Contra la meritocracia

Michael J. Sandel, catedrático de ciencias políticas en la Universidad de Harvard y premio Princesa de Asturias de Ciencias Sociales, publicó en 2020 The Tiranny of Merit: What’s Become of the Common Good?. Albino Santos Mosquera lo ha traducido para Debate con el título: La tiranía del método. ¿Qué ha sido del bien común? Prólogo, siete capítulos, conclusión, un excelente índice alfabético y más de 50 páginas de notas. Recojo una de las historias, la cuenta el autor en las conclusiones.

Henry Aaron, uno de los más grandes jugadores de béisbol de la historia, se crió en el Sur de USA, en tiempos de segregación racial. Howard Bryant, autor de una biografía del jugador, cuenta que el joven Henry vio con frecuencia cómo su padre tenía que ceder obligatoriamente su sitio en la cola a cualquier ciudadano blanco que entrara en una tienda. Cuando Jackie Robinson (1919-1972) rompió la barrera de color en el béisbol profesional, Henry sintió la inspiración que necesitaba para convencerse de que también él podía jugar algún día en las grandes ligas. Tenía entonces 13 años.

Sin bate y bola con que entrenarse, su familia no podía permitirse esos lujos, practicaba con lo que tenía a mano, probaba a batear con un palo tapones de botella que le lanzaba su hermano.

Muchos años después Aaron terminó rompiendo el récord de jonrones (home runs) de Babe Ruth en toda su trayectoria como jugador profesional. Bryant, el biógrafo, concluye que “podía decirse que batear fue la primera meritocracia que Henry experimentó en la vida”.

Susana Alonso

Sandel señala que cuesta leer esas palabras sin quedarse prendado de la bondad y belleza de la meritocracia, sin considerarla una respuesta definitiva a la injusticia, sin sentirla como una reivindicación del talento y el esfuerzo frente al prejuicio, el racismo y la desigualdad de oportunidades. No es difícil inferir de ello que una sociedad justa es una sociedad meritocrática en la que todos/as tengamos las mismas posibilidades de ascender hasta donde nuestro talento, habilidades y esfuerzo nos lleven.

Sin embargo, nos advierte Sandel, la moraleja de la historia de Aaron no es esa, es otra muy distinta: deberíamos aborrecer cualquier sistema de injusticia racial (o de cualquier otro tipo) del que solo se pueda huir anotando jonrones (o encestando 40 puntos por partido). La igualdad de oportunidades es un factor corrector de la injusticia, un factor necesario, pero es esencialmente, matiza Sandel con razón, un principio reparador, no un ideal adecuado para generar una sociedad buena.

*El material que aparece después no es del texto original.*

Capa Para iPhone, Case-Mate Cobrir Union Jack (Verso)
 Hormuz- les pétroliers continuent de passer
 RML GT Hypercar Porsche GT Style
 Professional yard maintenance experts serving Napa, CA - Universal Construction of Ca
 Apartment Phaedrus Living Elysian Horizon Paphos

No es fácil tener siempre presente esta distinción. Inspirados por el heroico ascenso de unos pocos, solemos preguntarnos qué hacer para que otros puedan tener también la capacidad de huir de las condiciones que los ahogan. En vez de reparar esas condiciones injustas, forjamos una política (errónea) que hace de la movilidad social (el llamado ascensor social o expresiones afines) la respuesta a la desigualdad. Pero no es eso, no debe ser eso.

Derribar barreras es bueno, concluye Sandel. Nadie debería quedar relegado por la pobreza o por cualquier prejuicio (raza, etnia, sexo, edad, clase social, orientación sexual, etc). Pero una sociedad buena, una sociedad que merezca llamarse así, no puede tener tan solo la premisa de escapar de las situaciones de ahogo. Concentrarse exclusiva o principalmente en el ascenso social -la izquierda lo ha hecho en muchísimas ocasiones- contribuye muy poco a cultivar los lazos sociales y los vínculos cívicos que quiere una sociedad verdaderamente democrática, social y humanizada. Una sociedad que pudiera facilitar esa movilidad ascendente (cosa que, ciertamente, es cada vez más difícil e irreal) necesitaría cuanto menos hallar formas de hacer posible que quienes no ascendieran florezcan allá donde se encuentran y se vean a sí mismos como miembros de un proyecto común, sin que ese proyecto común sea un falso proyecto nada común dirigido por unos pocos en su propio beneficio.

La meritocracia no es una filosofía de izquierdas, no es una filosofía que reporte serenidad y apunte por sí sola a la justicia. No garantiza una sociedad buena, una sociedad donde todas y todos, independientemente de nuestras habilidades y de nuestra suerte, seamos tratados con respeto, amor y humanidad. Nuestro reto, nuestra utopía posible.